TEXTAUSZUG:
══════════════════════════════

Das Finanzamt sei nach Treu und Glauben nicht gehindert gewesen, die Steuerfestsetzung nach § 173 Abs. 1 Nr. 1 AO zu ändern, weil die Kläger für das Streitjahr keine Steuererklärung abgegeben hätten und damit ihren Mitwirkungspflichten nicht nachgekommen seien.

Dagegen haben die Kläger Klage erhoben.

Sie bringen im Wesentlichen vor, für die Änderung der Steuerfestsetzung fehle es an einer neuen Tatsache i.S. des § 173 Abs. 1 Nr. 1 AO. Durch die Bildung der Ansparrücklage nach § 7g EStG a.F. im Kalenderjahr 2001 sei dem Beklagten die zwangsläufige Auflösung der Rücklage im Kalenderjahr 2003 bekannt gewesen. Gemäß § 7g Abs. 4 EStG a.F. sei die gebildete Rücklage unabhängig davon, ob Investitionen getätigt worden seien oder nicht, im Kalenderjahr 2003 aufzulösen gewesen. Das Kalenderjahr 2004 sei für die Auflösung der Rücklage ohne Bedeutung.

══════════════════════════════

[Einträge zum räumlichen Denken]
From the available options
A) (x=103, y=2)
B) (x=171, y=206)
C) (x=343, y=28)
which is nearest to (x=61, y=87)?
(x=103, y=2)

══════════════════════════════

GESTELLTE AUFGABEN:
**A)** Schreiben Sie aus dem Textauszug die Passage von „Das Finanzamt sei“ bis „Rücklage ohne Bedeutung.“ wortgetreu ab.
**B)** Fassen Sie den Absatz des Textauszugs, der mit „Sie bringen im Wesentlichen vor“ beginnt, als Stichpunktliste zusammen und behalten Sie dabei die wesentlichen Angaben bei.
**C)** Welches Versäumnis der Kläger führt der Textauszug als Grund dafür an, dass das Finanzamt nach Treu und Glauben nicht an der Änderung gehindert war?

ERGEBNISSE:
**A)**
Das Finanzamt sei nach Treu und Glauben nicht gehindert gewesen, die Steuerfestsetzung nach § 173 Abs. 1 Nr. 1 AO zu ändern, weil die Kläger für das Streitjahr keine Steuererklärung abgegeben hätten und damit ihren Mitwirkungspflichten nicht nachgekommen seien.

Dagegen haben die Kläger Klage erhoben.

Sie bringen im Wesentlichen vor, für die Änderung der Steuerfestsetzung fehle es an einer neuen Tatsache i.S. des § 173 Abs. 1 Nr. 1 AO. Durch die Bildung der Ansparrücklage nach § 7g EStG a.F. im Kalenderjahr 2001 sei dem Beklagten die zwangsläufige Auflösung der Rücklage im Kalenderjahr 2003 bekannt gewesen. Gemäß § 7g Abs. 4 EStG a.F. sei die gebildete Rücklage unabhängig davon, ob Investitionen getätigt worden seien oder nicht, im Kalenderjahr 2003 aufzulösen gewesen. Das Kalenderjahr 2004 sei für die Auflösung der Rücklage ohne Bedeutung.

**B)**
- Nach Ansicht der Kläger fehlt für die Änderung der Steuerfestsetzung eine neue Tatsache i.S. des § 173 Abs. 1 Nr. 1 AO.
- Mit der Bildung der Ansparrücklage nach § 7g EStG a.F. im Jahr 2001 sei dem Beklagten die zwangsläufige Auflösung im Jahr 2003 bekannt gewesen.
- Gemäß § 7g Abs. 4 EStG a.F. sei die Rücklage im Jahr 2003 aufzulösen gewesen, unabhängig davon, ob Investitionen getätigt wurden.
- Das Kalenderjahr 2004 sei für die Auflösung ohne Bedeutung.

**C)** Die Kläger hatten für das Streitjahr keine Steuererklärung abgegeben und waren damit ihren Mitwirkungspflichten nicht nachgekommen.